## Source text
Animal Liberation: A New Ethics for Our Treatment of Animals is a 1975 book by Australian philosopher Peter Singer. It is widely considered within the animal liberation movement to be the founding philosophical statement of its ideas. Singer himself rejected the use of the theoretical framework of rights when it comes to human and nonhuman animals. Following Jeremy Bentham, Singer argued that the interests of animals should be considered because of their ability to experience suffering and that the idea of rights was not necessary in order to consider them. His ethical ideas fall under the umbrella of biocentrism. He popularized the term "speciesism" in the book, which had been coined by Richard D. Ryder to describe the exploitative treatment of animals.

Singer's central argument is an expansion of the utilitarian idea that "the greatest good" is the only measure of good or ethical behavior. He argues that there is no reason not to apply this principle to other animals.

Although Singer rejects rights as a moral concept independent from his utilitarianism based on interests, he accepts rights as derived from utilitarian principles, particularly the principle of minimizing suffering. Singer allows that animal rights are not the same as human rights, writing in Animal Liberation that "there are obviously important differences between humans and other animals, and these differences must give rise to some differences in the rights that each have."

Collected data
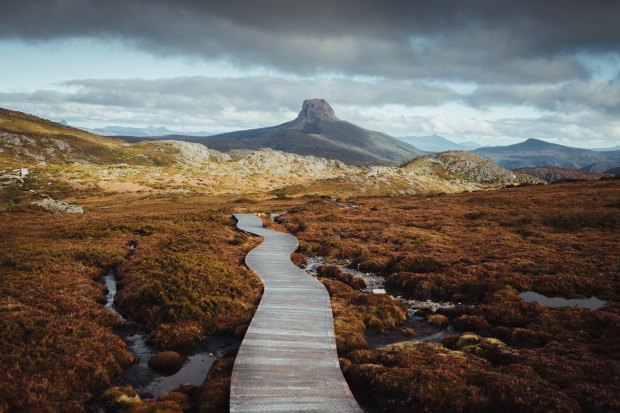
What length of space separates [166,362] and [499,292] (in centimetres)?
2048

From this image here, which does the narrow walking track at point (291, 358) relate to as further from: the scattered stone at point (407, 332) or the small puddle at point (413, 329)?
the scattered stone at point (407, 332)

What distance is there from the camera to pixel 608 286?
23.8m

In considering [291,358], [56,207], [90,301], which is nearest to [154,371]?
[291,358]

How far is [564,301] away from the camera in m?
22.8

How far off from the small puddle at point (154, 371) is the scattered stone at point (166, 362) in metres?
0.22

## What you will do
[A] In the passage on Animal Liberation, who coined the term "speciesism"?
[B] Resume the passage on Animal Liberation from the point where it stops.
The entries stand apart from the passage on Animal Liberation and form separate material.

## Answers given
[A] Richard D. Ryder coined it.

[B]
In Animal Liberation, Singer argues against what he calls speciesism: discrimination on the grounds that a being belongs to a certain species. He holds the interests of all beings capable of suffering to be worthy of equal consideration and that giving lesser consideration to beings based on their species is no more justified than discrimination based on skin color. He argues that animals rights should be based on their capacity to feel pain more than on their intelligence. In particular, he argues that while animals show lower intelligence than the average human, many severely intellectually challenged humans show equally diminished, if not lower, mental capacity and that some animals have displayed signs of intelligence (for example, primates learning elements of American sign language and other symbolic languages) sometimes on a par with that of human children. Therefore, intelligence does not provide a basis for giving nonhuman animals any less consideration than such intellectually challenged humans. Singer concludes that the most practical solution is to adopt a vegetarian or vegan diet. He also condemns vivisection except where the benefit (in terms of improved medical treatment, etc.) outweighs the harm done to the animals used.